«Il Senato, udite le comunicazioni del Governo, le approva». Sono queste le uniche, semplici, inequivocabili parole contenute nell'ordine del giorno presentato oggi in Senato dall'opposizione nel corso del dibattito sull'ampliamento della base militare Usa a Vicenza. Ebbene, paradossalmente, il viceministro degli Esteri Ugo Intini, a nome del Governo, ha espresso parere contrario, accogliendo, invece, solo la mozione della maggioranza, ben più articolata, piena di condizioni e distinguo, e che si limitava a «prendere atto» delle comunicazioni del ministro della Difesa Parisi.
L'odg del centrodestra è passato (152 sì, 146 no e 4 astenuti. Tra i voti decisivi, quelli di Andreotti e De Gregorio), quindi precludendo il voto su ogni altro documento, contrario o anche solo "diminutivo" dell'odg già approvato. Tra un ordine del giorno che «appprova» incondizionatamente la relazione di un ministro e un altro che si limita a «prendere atto», ponendo condizioni, l'approvazione del primo preclude il voto sul secondo, perché lo batte o, come minimo, lo assorbe.
Per un giorno l'opposizione è stata quindi "maggioranza" e ha dato la fiducia al Governo, e la maggioranza è stata "opposizione". E il Governo? E' riuscito ad andare sotto dando parere contrario a un ordine del giorno che approvava incondizionatamente la sua linea di politica estera e di difesa. D'altra parte, da questa situazione il centrosinistra non poteva uscire indenne. Perché se anche vi fosse stato parere favorevole, l'odg dell'opposizione avrebbe ottenuto i voti di gran parte ma non di tutta la maggioranza. Non di Rifondazione, Comunisti italiani, Verdi e di qualcuno dell'Ulivo. Dunque, con qualunque esito sarebbero emerse comunque le divisioni in seno alla maggioranza stessa sulla politica estera.
Se Intini fosse stato un poco sveglio, almeno il Governo non si sarebbe contraddetto. Avrebbe fatto miglior figura se non avesse rigettato un odg che approvava senza condizioni la sua linea. Un bizantinismo davvero incomprensibile. Invece, il viceministro della Rosa nel Pugno s'è dimostrato per quello che è: una mezza figura.

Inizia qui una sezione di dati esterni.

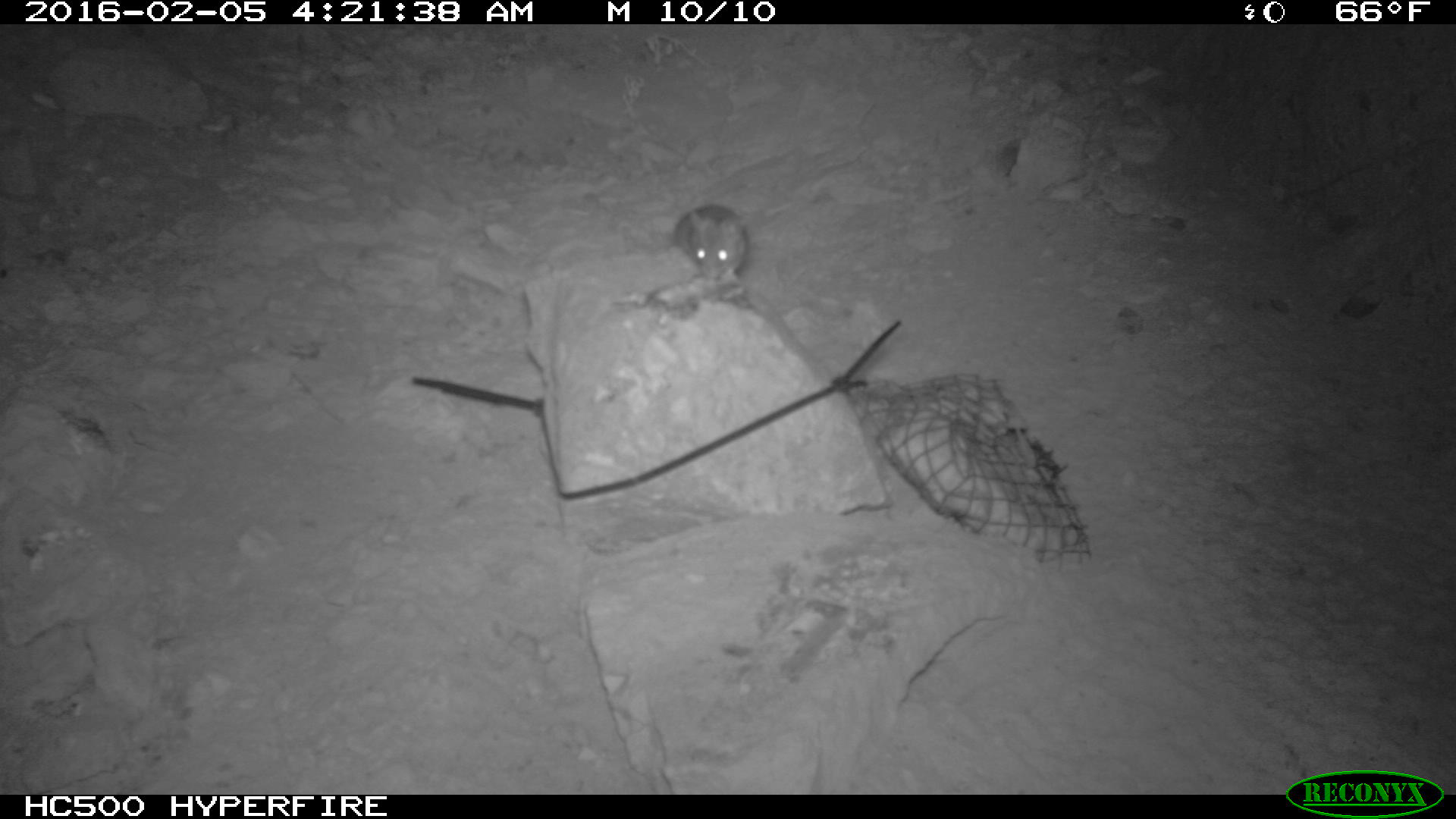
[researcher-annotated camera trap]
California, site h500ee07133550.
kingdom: Animalia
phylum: Chordata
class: Mammalia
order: Rodentia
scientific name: Rodentia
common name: rodent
Rodent (Rodentia).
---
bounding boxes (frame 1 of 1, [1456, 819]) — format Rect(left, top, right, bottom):
rodent: Rect(670, 205, 750, 284)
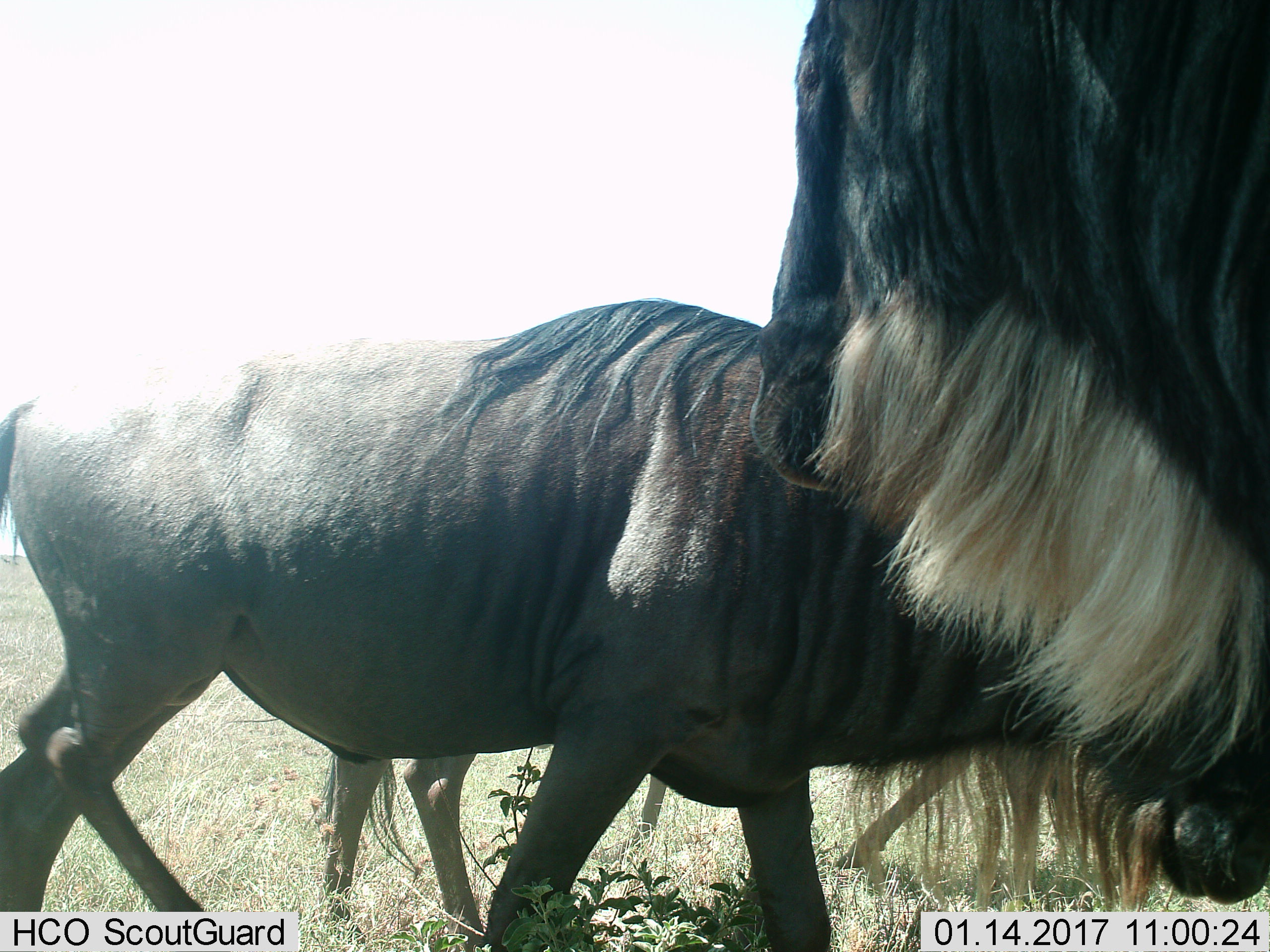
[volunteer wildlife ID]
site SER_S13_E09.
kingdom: Animalia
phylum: Chordata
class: Mammalia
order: Artiodactyla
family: Bovidae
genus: Connochaetes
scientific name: Connochaetes taurinus taurinus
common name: blue wildebeest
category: wildebeestblue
Wildebeestblue (blue wildebeest) (Connochaetes taurinus taurinus), count 4. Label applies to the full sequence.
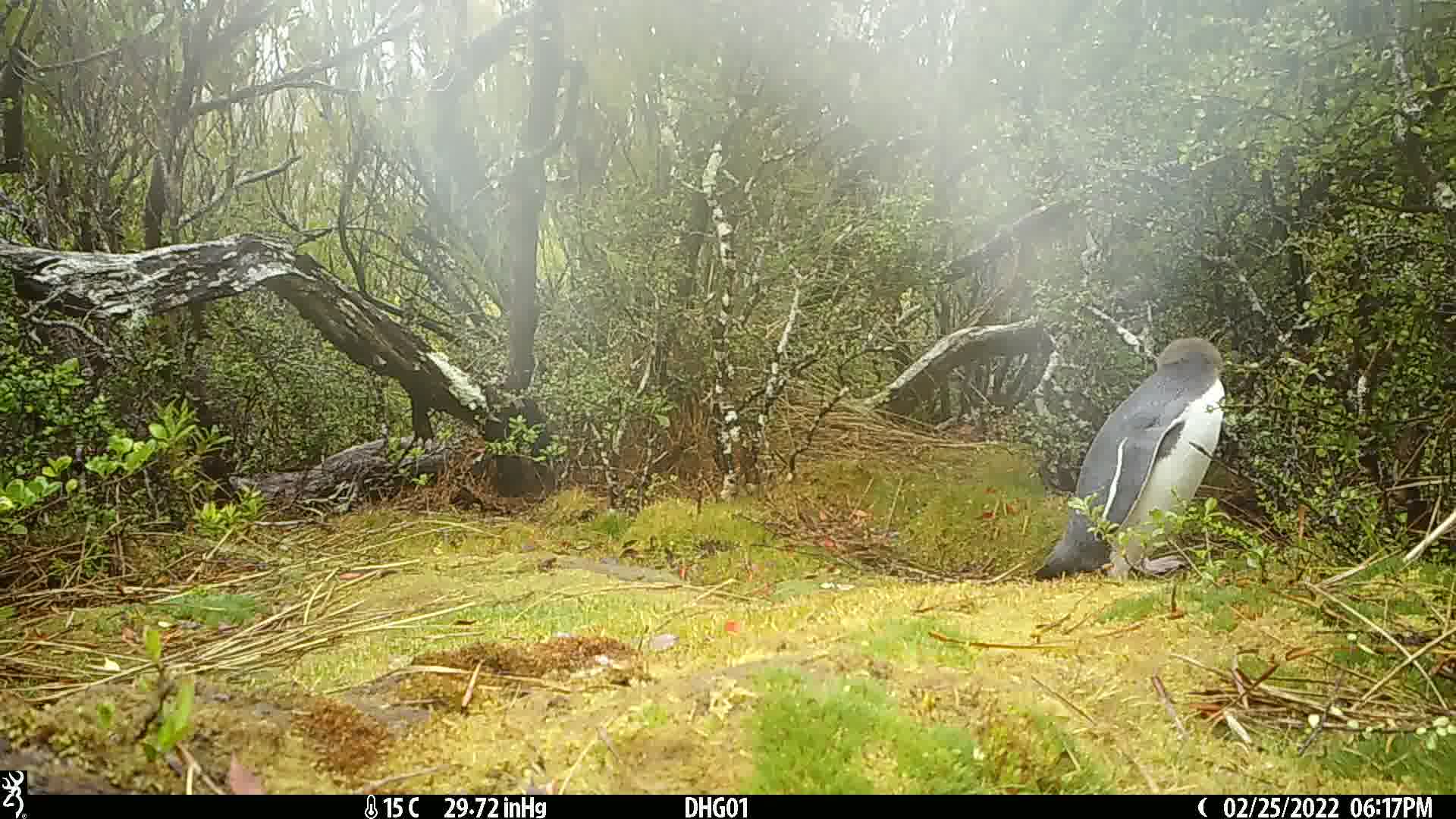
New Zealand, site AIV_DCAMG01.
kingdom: Animalia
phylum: Chordata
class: Aves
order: Sphenisciformes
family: Spheniscidae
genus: Megadyptes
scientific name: Megadyptes antipodes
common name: yellow-eyed penguin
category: yellow eyed penguin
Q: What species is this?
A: Yellow eyed penguin (yellow-eyed penguin) (Megadyptes antipodes).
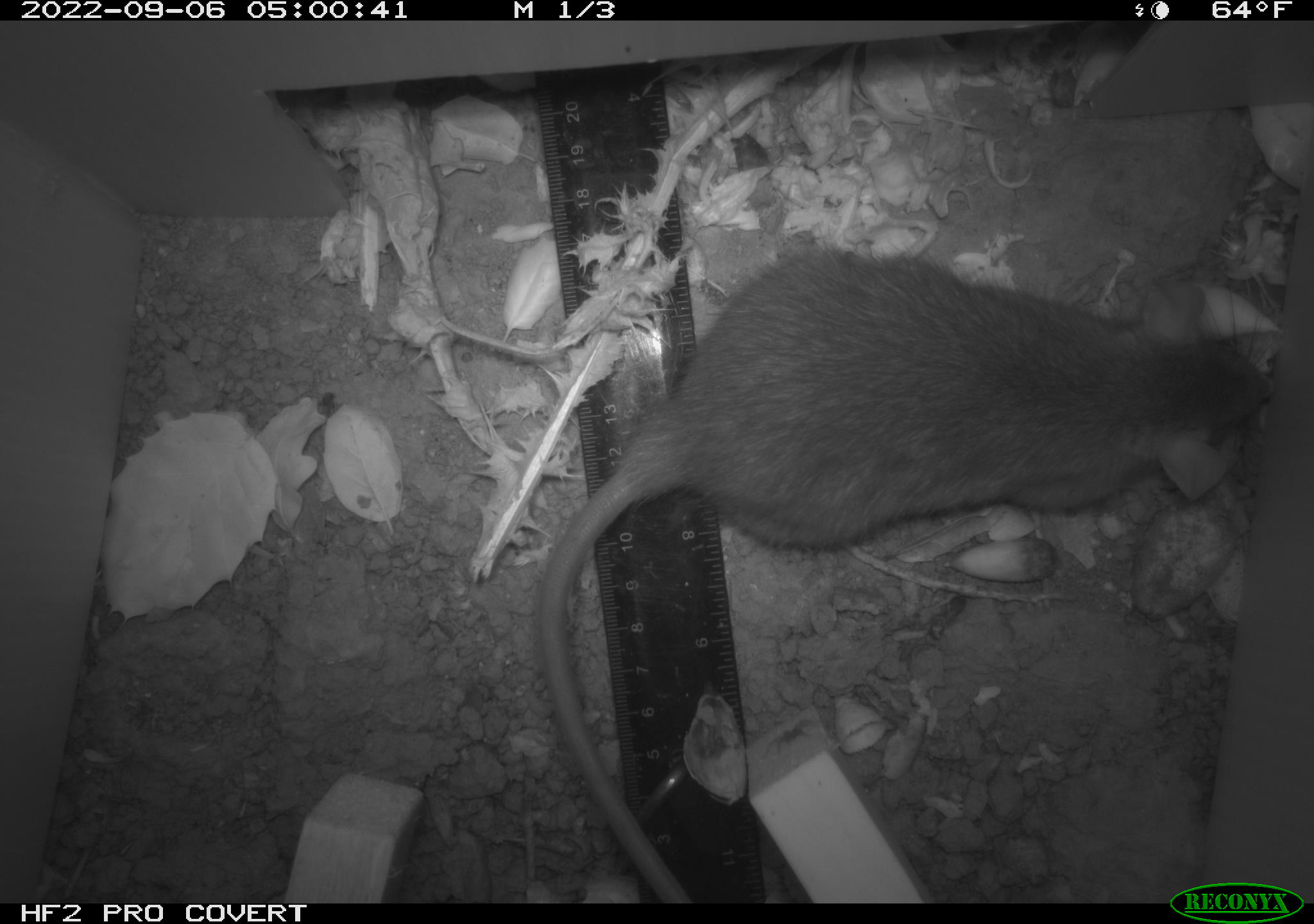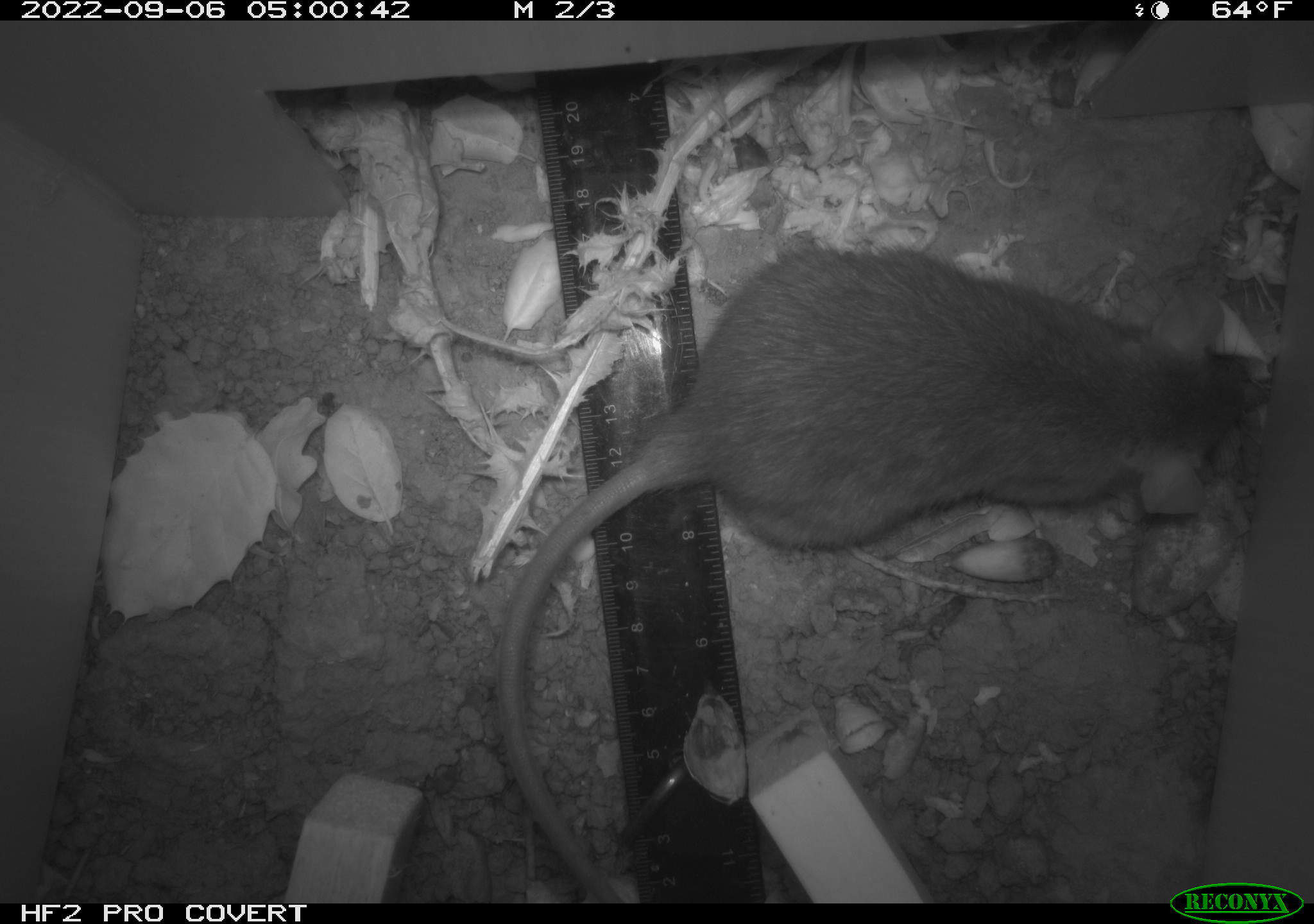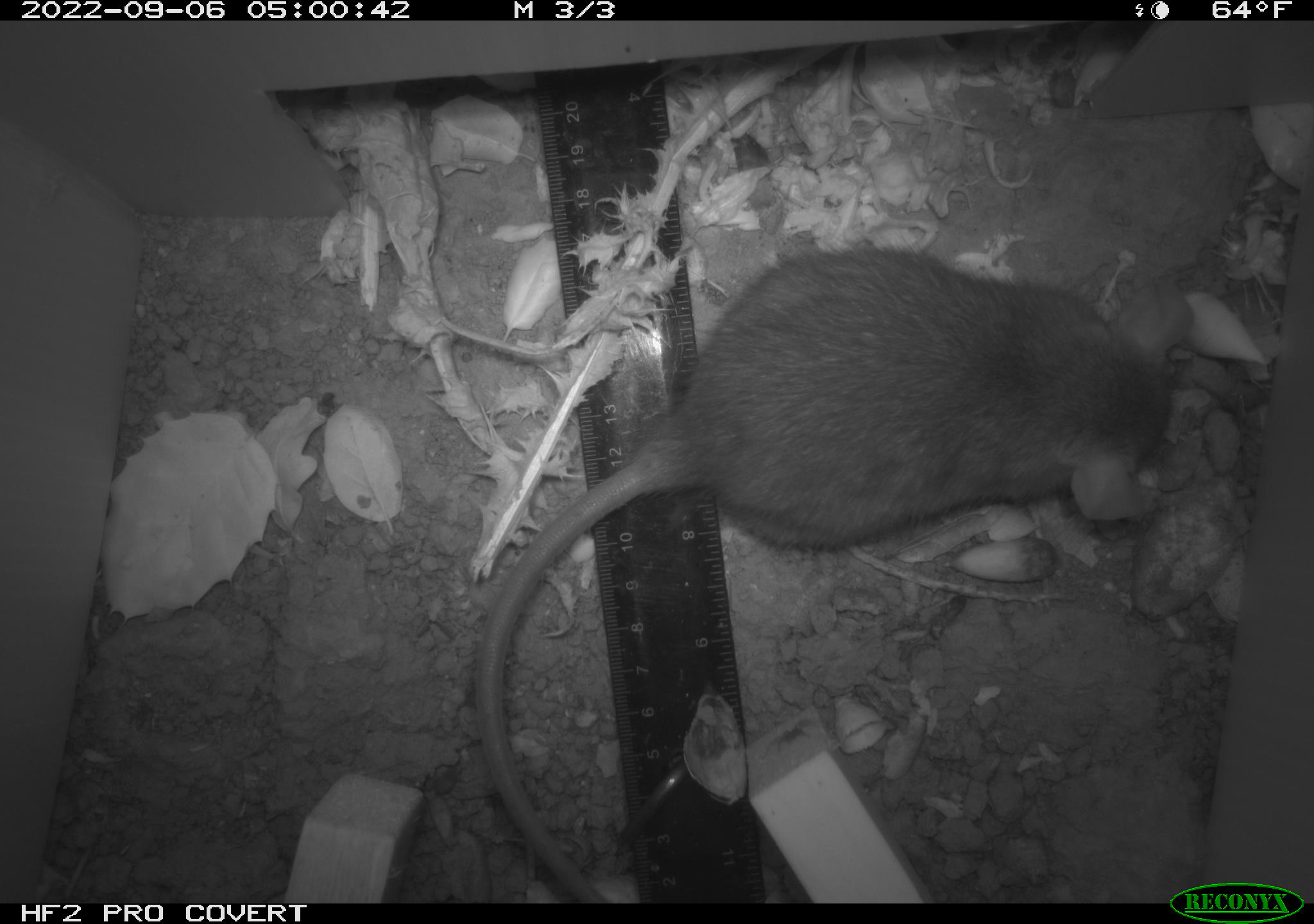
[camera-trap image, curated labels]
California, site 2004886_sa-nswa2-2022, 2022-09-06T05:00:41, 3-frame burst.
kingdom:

Dal punto di vista politico il risultato ora è che il Governo ha un'altra maggioranza rispetto a quella uscita dalle elezioni. E ciò non può non avere una ripercussione anche istituzionale. Per esempio, il Presidente del Consiglio dovrebbe venire in Parlamento a dire se accetta la fiducia da parte di questa nuova maggioranza e salire al Quirinale per illustrare al Presidente della Repubblica la situazione e le sue intenzioni. Lo farà? C'è da dubitarne, ma se non lo facesse vorrebbe dire che di fatto accetta di governare con maggioranze variabili.